### What you will do
A. Answer these about the excerpt on Fletcher's teenage music years:
(i) What name did he give the fanzine he started at thirteen?
(ii) Where did The Who play their gigs, according to the excerpt?
(iii) To which new wave figures did his overtures notably pay off?
B. Carry on the excerpt about Fletcher's teenage music years, picking up right after its final sentence.

[Start Excerpt]

His fascination with Cassidy and the Partridge Family was only a brief one – well, he was only eight at the time. Pop music was elbowed in favour of rock music, as he found the appeal of Alvin Stardust and Gary Glitter waning, and The Who and Led Zeppelin arrived on the turntable instead. For him, The Rolling Stones were not the greatest rock’n’roll band in the world, as they ‘ponced about with shows in arenas’. The Who were – they played gigs in football grounds. At the age of thirteen he started his own fanzine, ‘Jamming’, the first issues painstakingly run off on the school Roneo duplicator. Oh for the joys, or lack of them, of 1970s technology. How did he manage without state-of-the-art photocopiers, let alone computers and Microsoft Word? As badly as the rest of us did in those days, it seems, when we were all DIY amateurs who relied largely on cut-and-paste (literally – with scissors and cow gum, not by pressing a couple of keys). By sheer chance he got to meet his hero ‘Moon the Loon’, whom he found courteous, very down to earth and nothing at all like the hellraiser of popular legend. A few days later, the drummer’s sudden death was dominating the news headlines.

By this time, although his voice had still not broken and much to his embarrassment he still spoke in a high-pitched whine, Fletcher was forming his own band, and beginning to get interviews with the stars of the day for his fanzine. Punk rock had roared into centre stage, threatening to consign the rock dinosaurs to oblivion overnight. As we know, it didn’t happen – but in spite of that a few carefully-considered overtures to his heroes from the new wave, notably Paul Weller and The Jam, paid off handsomely.

[End Excerpt]
[Start Listing]

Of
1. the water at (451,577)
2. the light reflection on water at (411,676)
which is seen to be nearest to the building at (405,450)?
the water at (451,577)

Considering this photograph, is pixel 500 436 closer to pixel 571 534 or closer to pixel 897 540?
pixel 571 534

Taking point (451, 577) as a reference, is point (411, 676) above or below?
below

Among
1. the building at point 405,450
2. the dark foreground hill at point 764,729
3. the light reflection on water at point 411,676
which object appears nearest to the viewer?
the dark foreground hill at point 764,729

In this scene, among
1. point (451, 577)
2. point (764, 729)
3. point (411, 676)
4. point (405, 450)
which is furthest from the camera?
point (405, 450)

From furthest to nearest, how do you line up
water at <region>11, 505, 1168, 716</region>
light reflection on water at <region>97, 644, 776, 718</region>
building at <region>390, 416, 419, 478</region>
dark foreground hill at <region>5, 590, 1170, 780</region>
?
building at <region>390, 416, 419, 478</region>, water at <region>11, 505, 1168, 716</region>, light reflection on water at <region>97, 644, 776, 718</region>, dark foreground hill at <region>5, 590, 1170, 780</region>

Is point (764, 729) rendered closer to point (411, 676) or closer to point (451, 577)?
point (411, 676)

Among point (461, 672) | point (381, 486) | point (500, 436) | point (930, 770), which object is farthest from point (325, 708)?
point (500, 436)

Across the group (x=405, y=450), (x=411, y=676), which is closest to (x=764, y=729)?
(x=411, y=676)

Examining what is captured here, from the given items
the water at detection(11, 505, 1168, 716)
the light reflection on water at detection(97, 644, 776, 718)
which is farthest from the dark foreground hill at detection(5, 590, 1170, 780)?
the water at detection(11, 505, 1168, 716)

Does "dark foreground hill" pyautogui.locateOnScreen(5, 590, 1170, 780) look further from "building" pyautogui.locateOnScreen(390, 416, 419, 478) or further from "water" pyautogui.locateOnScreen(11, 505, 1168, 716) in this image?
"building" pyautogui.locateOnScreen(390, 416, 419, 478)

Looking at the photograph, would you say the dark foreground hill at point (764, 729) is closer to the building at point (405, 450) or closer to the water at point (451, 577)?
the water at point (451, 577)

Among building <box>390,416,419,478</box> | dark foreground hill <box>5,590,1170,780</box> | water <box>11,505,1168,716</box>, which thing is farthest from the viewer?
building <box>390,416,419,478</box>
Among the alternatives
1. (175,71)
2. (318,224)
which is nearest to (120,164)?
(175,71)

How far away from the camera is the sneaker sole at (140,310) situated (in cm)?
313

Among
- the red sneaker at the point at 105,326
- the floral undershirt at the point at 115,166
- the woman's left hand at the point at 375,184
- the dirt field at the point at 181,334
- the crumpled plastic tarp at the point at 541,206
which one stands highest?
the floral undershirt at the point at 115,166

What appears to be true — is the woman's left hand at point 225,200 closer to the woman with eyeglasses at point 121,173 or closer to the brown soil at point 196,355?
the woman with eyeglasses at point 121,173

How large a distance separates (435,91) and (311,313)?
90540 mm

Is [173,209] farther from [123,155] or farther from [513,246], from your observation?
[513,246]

[End Listing]

### Task responses
A.
(i) 'Jamming'
(ii) In football grounds
(iii) Paul Weller and The Jam

B.
You can’t read this book without admiring the nerve and the luck – sometimes good, sometimes bad – of this schoolboy who was risking his academic future, such as it was, to grab a piece of the action and rub shoulders with the music aristocracy. He interviewed some of the major names and saw them live, even though he could not stay too late if he had to be back at school in the morning. ‘Too Much Too Young’, as The Specials sang. It’s a rotten life – well, part of the time, anyway.

While music was the dominant passion, there were the usual teenage preoccupations, like lessons, O-levels, and the opposite sex, running in the background all the time. There were also other little things like trying to shoplift records at HMV like everybody else did but failing miserably and getting banned from the place, or getting a ticket to see Queen in concert at the Hammersmith Odeon and finding himself in the back row of the balcony. His mother had driven him there and agreed to wait for him until he came out, but a security guard took pity on her and let her in – where she found herself seeing the show free of charge yet getting a far better view of the stage than little Tony, who had scrimped and saved to get in.

There has to be a negative side. I had quite forgotten until I read this book what a disturbing undercurrent of violence was simmering throughout this time. It was also the age of Rock Against Racism, and the National Front with skinheads supporting their favourite bands and making clear their distaste for the rest somewhat aggressively. Since then, of course, some things have changed for the better.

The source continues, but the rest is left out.